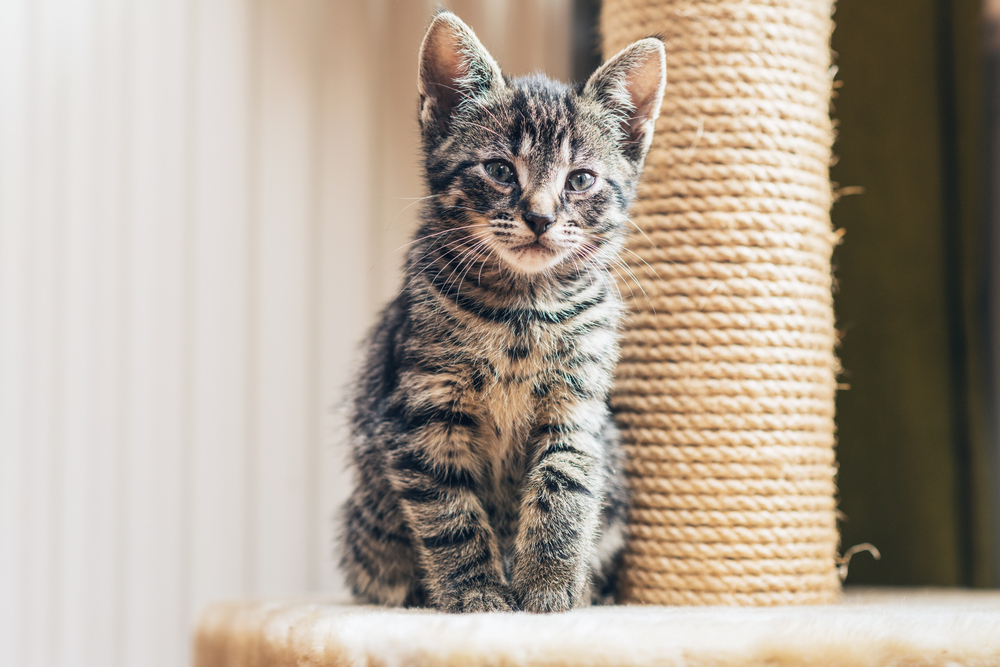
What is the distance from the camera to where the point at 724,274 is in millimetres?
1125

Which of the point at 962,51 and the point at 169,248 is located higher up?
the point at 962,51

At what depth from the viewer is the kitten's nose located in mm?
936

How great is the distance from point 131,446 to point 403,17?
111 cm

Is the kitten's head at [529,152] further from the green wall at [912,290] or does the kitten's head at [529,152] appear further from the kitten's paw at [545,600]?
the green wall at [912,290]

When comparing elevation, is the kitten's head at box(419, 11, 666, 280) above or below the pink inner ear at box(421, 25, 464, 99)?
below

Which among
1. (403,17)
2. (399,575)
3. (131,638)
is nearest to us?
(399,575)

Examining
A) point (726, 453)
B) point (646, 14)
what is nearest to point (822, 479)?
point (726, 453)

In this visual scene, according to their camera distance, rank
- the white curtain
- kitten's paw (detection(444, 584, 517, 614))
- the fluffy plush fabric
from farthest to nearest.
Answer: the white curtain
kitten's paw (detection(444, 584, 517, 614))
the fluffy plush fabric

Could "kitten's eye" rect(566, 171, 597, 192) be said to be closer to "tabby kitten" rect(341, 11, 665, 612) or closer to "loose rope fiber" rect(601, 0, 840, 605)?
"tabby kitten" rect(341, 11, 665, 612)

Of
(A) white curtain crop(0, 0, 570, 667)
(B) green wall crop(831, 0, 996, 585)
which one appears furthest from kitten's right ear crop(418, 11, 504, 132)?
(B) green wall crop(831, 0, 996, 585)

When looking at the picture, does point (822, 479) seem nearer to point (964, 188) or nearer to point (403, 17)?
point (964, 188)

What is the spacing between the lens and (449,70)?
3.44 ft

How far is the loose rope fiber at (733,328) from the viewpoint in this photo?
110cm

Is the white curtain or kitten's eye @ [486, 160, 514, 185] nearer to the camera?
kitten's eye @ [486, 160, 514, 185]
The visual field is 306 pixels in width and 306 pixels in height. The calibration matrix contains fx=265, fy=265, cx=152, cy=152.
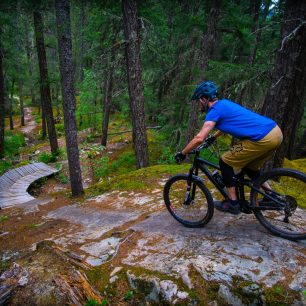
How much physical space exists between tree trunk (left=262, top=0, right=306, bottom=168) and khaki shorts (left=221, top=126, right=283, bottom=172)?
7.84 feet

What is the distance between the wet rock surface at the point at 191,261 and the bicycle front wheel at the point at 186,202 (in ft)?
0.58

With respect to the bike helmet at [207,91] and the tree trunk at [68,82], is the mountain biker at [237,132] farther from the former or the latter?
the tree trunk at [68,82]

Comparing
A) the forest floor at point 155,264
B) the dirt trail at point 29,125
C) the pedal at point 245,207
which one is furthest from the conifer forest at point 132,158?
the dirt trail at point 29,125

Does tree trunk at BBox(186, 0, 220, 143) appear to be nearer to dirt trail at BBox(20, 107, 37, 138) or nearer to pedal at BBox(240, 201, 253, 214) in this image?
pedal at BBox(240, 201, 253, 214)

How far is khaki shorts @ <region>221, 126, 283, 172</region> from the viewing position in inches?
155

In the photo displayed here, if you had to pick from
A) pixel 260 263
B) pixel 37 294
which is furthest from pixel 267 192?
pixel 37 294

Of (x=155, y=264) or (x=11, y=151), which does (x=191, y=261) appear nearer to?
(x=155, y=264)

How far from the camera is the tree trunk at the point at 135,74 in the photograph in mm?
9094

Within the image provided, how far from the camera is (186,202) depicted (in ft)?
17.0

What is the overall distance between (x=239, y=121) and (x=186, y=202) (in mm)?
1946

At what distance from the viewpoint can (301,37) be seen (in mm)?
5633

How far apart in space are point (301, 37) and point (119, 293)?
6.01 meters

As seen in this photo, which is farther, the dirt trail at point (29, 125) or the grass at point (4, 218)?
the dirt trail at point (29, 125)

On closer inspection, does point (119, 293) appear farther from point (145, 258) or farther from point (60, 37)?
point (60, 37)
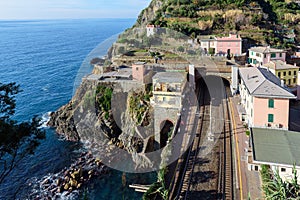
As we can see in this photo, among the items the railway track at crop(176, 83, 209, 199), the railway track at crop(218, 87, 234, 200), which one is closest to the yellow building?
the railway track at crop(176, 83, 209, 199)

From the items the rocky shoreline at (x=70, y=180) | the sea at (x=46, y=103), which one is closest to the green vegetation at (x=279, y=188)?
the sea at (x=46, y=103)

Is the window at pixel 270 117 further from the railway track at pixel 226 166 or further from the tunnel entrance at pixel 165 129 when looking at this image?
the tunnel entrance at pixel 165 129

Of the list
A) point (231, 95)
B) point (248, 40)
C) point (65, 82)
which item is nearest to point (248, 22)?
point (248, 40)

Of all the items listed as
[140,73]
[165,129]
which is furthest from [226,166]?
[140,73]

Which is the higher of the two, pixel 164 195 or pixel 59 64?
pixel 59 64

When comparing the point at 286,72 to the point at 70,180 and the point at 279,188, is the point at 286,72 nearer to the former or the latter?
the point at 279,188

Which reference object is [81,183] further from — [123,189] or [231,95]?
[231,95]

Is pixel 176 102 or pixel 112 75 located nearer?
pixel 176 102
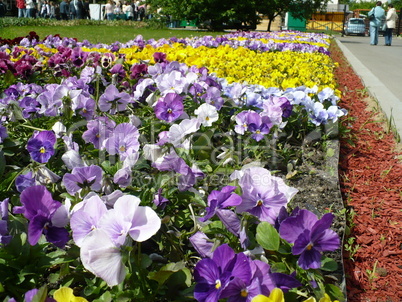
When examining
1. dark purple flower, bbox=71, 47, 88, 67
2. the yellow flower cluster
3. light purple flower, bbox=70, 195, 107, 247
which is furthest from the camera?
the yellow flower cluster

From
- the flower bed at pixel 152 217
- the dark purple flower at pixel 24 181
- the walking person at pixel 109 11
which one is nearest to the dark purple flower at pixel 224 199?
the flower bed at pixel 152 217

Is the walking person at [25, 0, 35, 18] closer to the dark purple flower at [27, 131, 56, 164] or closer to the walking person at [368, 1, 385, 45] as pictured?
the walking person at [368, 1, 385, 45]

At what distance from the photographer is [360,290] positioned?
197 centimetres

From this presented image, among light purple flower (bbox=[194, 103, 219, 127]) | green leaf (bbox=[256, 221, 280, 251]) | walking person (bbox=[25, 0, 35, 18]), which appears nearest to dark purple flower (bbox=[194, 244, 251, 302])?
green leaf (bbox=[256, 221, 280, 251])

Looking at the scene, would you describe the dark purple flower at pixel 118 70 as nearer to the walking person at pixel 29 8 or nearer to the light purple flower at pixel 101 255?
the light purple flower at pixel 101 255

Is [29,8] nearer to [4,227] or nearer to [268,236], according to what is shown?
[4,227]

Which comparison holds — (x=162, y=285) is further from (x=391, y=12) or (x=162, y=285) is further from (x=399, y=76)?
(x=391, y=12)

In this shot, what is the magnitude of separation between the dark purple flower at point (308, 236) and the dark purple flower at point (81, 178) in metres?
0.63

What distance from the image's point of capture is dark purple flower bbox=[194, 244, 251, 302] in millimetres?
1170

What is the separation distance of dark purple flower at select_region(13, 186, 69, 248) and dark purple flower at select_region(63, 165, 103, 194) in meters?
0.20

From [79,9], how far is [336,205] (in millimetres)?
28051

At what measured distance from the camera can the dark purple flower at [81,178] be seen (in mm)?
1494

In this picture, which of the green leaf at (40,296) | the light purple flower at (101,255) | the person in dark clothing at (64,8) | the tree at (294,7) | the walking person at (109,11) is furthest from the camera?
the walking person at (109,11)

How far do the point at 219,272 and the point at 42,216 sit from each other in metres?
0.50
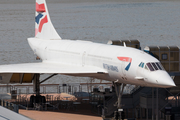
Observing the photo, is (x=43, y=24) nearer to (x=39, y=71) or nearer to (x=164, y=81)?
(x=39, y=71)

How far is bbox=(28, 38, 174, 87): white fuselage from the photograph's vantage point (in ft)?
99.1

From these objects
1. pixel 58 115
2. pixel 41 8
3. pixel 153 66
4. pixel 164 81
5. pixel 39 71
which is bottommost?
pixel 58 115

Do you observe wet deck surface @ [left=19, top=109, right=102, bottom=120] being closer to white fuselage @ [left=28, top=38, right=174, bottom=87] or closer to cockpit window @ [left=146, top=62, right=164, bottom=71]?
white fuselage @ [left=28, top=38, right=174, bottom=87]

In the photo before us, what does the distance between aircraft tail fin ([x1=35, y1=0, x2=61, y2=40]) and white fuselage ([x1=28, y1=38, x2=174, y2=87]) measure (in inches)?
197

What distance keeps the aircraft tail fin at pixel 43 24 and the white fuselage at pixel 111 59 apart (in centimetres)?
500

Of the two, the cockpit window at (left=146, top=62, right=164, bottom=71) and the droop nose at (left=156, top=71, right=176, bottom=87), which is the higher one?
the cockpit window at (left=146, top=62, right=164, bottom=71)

- [Exercise objective]:
Beginning at the line with "What is the separation" and ending at the last line of the listing above, retype each line exactly, including those two lines. Leave the pictures out.

- [Full answer]:
What is the separation distance of dark purple flower at select_region(13, 186, 69, 248) and dark purple flower at select_region(63, 165, 103, 194) in meters?
0.20

From [79,9], how far is [336,205] (in millimetres)?
28051

At what measured distance from the camera can the dark purple flower at [81,178] be seen (in mm)?
1494

In this picture, which of the green leaf at (40,296) | the light purple flower at (101,255) | the person in dark clothing at (64,8) | the tree at (294,7) | the walking person at (109,11) is furthest from the camera?
the walking person at (109,11)

How far do the point at 219,272 and the point at 42,216 sit from each other in metres?
0.50
Observing the photo, is (x=43, y=24) nearer to (x=39, y=71) or nearer to (x=164, y=81)?
(x=39, y=71)

How far is bbox=(28, 38, 174, 87): white fuselage from the photograph's vantage point (in ft)?
99.1

From these objects
1. pixel 58 115
2. pixel 41 8
3. pixel 153 66
4. pixel 164 81
5. pixel 39 71
which is bottommost?
pixel 58 115

Do you observe wet deck surface @ [left=19, top=109, right=102, bottom=120] being closer to white fuselage @ [left=28, top=38, right=174, bottom=87] or closer to cockpit window @ [left=146, top=62, right=164, bottom=71]?
white fuselage @ [left=28, top=38, right=174, bottom=87]

In the photo before us, what does the distance between aircraft tail fin ([x1=35, y1=0, x2=61, y2=40]) and white fuselage ([x1=28, y1=38, x2=174, y2=87]) measure (in inches)?
197

What distance keeps the aircraft tail fin at pixel 43 24 and the white fuselage at pixel 111 59 apart (in centimetres)?
500

Of the two, the cockpit window at (left=146, top=62, right=164, bottom=71) and the droop nose at (left=156, top=71, right=176, bottom=87), which is the higher one?
the cockpit window at (left=146, top=62, right=164, bottom=71)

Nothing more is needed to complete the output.